Mathematics Curriculum Materials Analysis Reliability Study
Gerald Kulm Laura Grier 
AAAS  Project 2061 May 6, 1998 
Project 2061 is developing two initiatives and products for reviewing and reporting on the analysis of mathematics and science curriculum materials: (1) a print and CDROM tool, Resources for Science Literacy: Curriculum Materials Evaluation, and (2) a data base of reports on middle grades mathematics and science textbooks. For users to have confidence in the analysis procedure and in the published textbook reviews, the analysis must be reliable. That is, the procedure for producing reports must be one in which independent reviewers can come to similar judgments for similar reasons.

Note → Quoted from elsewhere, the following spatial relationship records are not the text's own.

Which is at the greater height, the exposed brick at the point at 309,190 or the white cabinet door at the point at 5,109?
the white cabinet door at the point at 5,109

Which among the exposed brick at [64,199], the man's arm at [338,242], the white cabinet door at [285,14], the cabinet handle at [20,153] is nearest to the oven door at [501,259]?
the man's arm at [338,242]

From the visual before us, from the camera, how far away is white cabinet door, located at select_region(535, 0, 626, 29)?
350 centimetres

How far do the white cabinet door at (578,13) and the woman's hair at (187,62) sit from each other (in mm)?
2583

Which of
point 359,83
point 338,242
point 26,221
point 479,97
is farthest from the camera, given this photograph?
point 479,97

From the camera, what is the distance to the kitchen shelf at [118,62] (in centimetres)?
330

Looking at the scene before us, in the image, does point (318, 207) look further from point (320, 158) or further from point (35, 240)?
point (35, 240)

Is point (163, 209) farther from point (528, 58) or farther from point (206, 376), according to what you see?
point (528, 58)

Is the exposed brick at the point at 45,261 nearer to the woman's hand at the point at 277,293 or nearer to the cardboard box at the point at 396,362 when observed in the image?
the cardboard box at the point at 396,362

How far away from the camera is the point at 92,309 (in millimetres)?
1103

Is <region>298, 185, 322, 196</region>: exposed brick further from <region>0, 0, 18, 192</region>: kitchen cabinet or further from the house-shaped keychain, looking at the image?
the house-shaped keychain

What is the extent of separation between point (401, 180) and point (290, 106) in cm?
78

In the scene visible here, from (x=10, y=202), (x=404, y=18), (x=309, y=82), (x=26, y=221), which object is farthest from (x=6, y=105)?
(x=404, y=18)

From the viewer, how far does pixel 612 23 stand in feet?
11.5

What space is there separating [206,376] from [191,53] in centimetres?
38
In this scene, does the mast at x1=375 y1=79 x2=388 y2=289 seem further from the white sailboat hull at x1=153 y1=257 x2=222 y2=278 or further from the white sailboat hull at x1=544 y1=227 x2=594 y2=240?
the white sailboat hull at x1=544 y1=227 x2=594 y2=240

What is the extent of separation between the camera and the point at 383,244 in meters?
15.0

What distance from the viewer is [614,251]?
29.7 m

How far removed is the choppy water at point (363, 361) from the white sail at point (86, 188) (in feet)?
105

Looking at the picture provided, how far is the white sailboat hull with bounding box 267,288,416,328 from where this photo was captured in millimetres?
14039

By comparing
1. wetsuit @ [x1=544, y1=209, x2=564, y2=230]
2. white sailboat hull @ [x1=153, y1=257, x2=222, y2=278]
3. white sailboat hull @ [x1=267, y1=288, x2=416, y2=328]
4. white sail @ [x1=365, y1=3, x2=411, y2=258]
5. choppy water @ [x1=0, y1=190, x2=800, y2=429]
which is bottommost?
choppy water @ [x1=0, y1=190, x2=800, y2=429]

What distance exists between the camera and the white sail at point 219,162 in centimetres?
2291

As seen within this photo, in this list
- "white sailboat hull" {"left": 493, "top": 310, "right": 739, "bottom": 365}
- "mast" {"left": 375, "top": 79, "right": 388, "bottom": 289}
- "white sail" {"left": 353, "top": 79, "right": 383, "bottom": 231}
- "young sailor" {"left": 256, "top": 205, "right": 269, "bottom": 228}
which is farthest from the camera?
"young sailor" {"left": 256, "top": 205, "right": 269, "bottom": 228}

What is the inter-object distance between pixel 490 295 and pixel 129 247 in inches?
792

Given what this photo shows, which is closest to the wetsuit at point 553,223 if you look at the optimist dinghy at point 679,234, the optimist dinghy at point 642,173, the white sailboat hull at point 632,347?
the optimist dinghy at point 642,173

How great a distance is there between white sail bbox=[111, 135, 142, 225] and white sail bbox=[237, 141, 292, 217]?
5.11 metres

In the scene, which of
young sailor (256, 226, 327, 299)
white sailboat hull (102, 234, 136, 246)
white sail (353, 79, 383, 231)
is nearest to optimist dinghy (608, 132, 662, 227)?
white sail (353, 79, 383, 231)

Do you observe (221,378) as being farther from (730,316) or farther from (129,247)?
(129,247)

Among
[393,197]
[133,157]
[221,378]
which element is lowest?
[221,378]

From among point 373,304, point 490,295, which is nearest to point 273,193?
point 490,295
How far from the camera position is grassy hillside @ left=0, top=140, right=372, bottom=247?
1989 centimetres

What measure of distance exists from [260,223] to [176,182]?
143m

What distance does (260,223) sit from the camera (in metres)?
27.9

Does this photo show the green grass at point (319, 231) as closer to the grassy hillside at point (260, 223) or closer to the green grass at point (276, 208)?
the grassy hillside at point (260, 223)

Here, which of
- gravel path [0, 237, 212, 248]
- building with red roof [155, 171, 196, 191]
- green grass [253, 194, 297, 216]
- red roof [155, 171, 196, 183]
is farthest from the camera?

The Project 2061 procedure for analyzing mathematics curriculum materials and the support documents that clarify the procedure have been revised extensively based on feedback from the numerous educators who have used it. In addition, we have developed a list of indicators and a rating scheme to make the procedure more useful for producing ratings and reports. This study was carried out to determine the effectiveness of the procedure arid training materials in producing consistent, valid, and reliable ratings of middle grades mathematics textbooks.
Method
Raters: To help us test the reliability and validity of the revised procedure, we convened twelve of our most highly able analysts for a rater reliability study. Each of the raters had been trained to analyze middle grades mathematics materials. Some of the raters had been trained by Gerald Kulm, Project 2061, as part of a project directed by Bill Bush at the University of Kentucky. Others had been trained by Kulm as part of the Expert Panel effort of the U. S. Department of Education. This training was based on the Project 2061 procedure. Both of these experiences showed that the most reliable ratings are produced when analysts work in teams of two persons. In addition, the most valid ratings were produced by a team consisting of a middle grades mathematics teacher and a university mathematics or mathematics education faculty member or supervisor.
The analysts for the study were chosen with these factors in mind. Eight experienced mathematics teachers and six university mathematics education faculty were selected. The analysts received a $1500 consulting fee as well as expenses for (1) attending the training meeting and (2) submitting a satisfactorily completed report. The names and positions of the analysts are provided in Table 1.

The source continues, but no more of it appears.